Written request: Start at the line that contains "How far away from" in the listing below and extract every line through the last, exactly; leave pictures out.

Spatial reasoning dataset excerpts

——————————

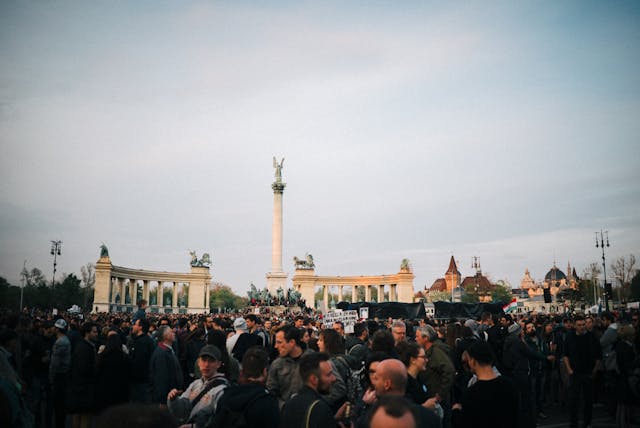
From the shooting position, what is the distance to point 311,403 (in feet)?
15.5

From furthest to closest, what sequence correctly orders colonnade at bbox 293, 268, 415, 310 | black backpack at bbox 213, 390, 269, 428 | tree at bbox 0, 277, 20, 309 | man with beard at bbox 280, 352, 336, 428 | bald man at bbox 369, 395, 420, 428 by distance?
1. colonnade at bbox 293, 268, 415, 310
2. tree at bbox 0, 277, 20, 309
3. black backpack at bbox 213, 390, 269, 428
4. man with beard at bbox 280, 352, 336, 428
5. bald man at bbox 369, 395, 420, 428

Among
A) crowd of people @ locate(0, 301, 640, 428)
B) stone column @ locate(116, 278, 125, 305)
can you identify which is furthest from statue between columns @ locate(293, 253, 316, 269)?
crowd of people @ locate(0, 301, 640, 428)

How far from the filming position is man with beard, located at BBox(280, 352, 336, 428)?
4.61 m

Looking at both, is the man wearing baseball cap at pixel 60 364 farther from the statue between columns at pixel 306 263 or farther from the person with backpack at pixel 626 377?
the statue between columns at pixel 306 263

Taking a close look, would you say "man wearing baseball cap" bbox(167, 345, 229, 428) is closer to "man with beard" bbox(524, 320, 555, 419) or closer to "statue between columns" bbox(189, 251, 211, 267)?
"man with beard" bbox(524, 320, 555, 419)

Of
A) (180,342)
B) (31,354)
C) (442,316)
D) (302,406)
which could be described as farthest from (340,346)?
(442,316)

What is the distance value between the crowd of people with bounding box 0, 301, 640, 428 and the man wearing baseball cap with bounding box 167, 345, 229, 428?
0.04 ft

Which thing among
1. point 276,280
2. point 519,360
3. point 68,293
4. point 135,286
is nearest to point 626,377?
point 519,360

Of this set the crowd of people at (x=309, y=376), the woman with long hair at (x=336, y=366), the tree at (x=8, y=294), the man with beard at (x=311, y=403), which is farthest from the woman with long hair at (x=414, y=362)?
the tree at (x=8, y=294)

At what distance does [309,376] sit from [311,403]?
1.41 ft

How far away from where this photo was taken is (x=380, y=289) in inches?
4193

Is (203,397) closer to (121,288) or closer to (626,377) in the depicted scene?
(626,377)

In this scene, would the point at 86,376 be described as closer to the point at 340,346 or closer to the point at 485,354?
the point at 340,346

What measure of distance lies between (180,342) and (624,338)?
10671mm
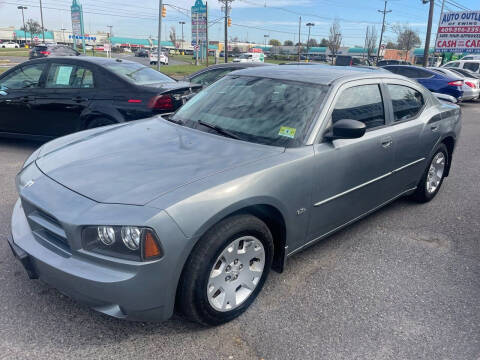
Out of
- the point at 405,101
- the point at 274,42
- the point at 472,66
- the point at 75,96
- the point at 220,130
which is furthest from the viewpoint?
the point at 274,42

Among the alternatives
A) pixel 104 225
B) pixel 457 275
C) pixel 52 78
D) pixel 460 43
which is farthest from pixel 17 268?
pixel 460 43

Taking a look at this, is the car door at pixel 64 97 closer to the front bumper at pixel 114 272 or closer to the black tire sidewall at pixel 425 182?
the front bumper at pixel 114 272

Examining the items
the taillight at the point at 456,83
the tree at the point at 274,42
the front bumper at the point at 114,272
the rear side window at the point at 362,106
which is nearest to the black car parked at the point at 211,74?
the rear side window at the point at 362,106

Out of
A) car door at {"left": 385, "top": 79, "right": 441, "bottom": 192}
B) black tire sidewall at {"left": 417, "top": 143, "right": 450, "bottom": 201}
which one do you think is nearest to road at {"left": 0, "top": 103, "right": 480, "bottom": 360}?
car door at {"left": 385, "top": 79, "right": 441, "bottom": 192}

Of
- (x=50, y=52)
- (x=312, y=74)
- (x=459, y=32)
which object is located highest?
(x=459, y=32)

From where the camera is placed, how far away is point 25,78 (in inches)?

——————————

Solved exercise:
How far away from where this photo was taken is (x=380, y=289) in inches?
4193

Is (203,397) closer to (121,288) or closer to (626,377) in the depicted scene?
(626,377)

In this scene, would the point at 86,376 be described as closer to the point at 340,346 or closer to the point at 485,354?
the point at 340,346

What measure of distance lies between (180,342) and (624,338)?
10671mm
Out of
- the point at 405,101
- the point at 274,42
- the point at 472,66
- the point at 75,96
- the point at 220,130
which is furthest from the viewpoint?
the point at 274,42

Among the alternatives
A) pixel 104 225
B) pixel 457 275
C) pixel 52 78
D) pixel 460 43
which is farthest from pixel 17 268?
pixel 460 43

Taking a look at this, is the car door at pixel 64 97 closer to the front bumper at pixel 114 272 or closer to the black tire sidewall at pixel 425 182?
the front bumper at pixel 114 272

Examining the items
the taillight at the point at 456,83
the tree at the point at 274,42
the front bumper at the point at 114,272
the rear side window at the point at 362,106
which is nearest to the black car parked at the point at 211,74?
the rear side window at the point at 362,106

Out of
A) car door at {"left": 385, "top": 79, "right": 441, "bottom": 192}
B) black tire sidewall at {"left": 417, "top": 143, "right": 450, "bottom": 201}
which one do you think is nearest to road at {"left": 0, "top": 103, "right": 480, "bottom": 360}?
car door at {"left": 385, "top": 79, "right": 441, "bottom": 192}

Of
- (x=50, y=52)
- (x=312, y=74)
- (x=459, y=32)
which object is located highest?
(x=459, y=32)

From where the camera is placed, how far away is point 25,78 (in inches)?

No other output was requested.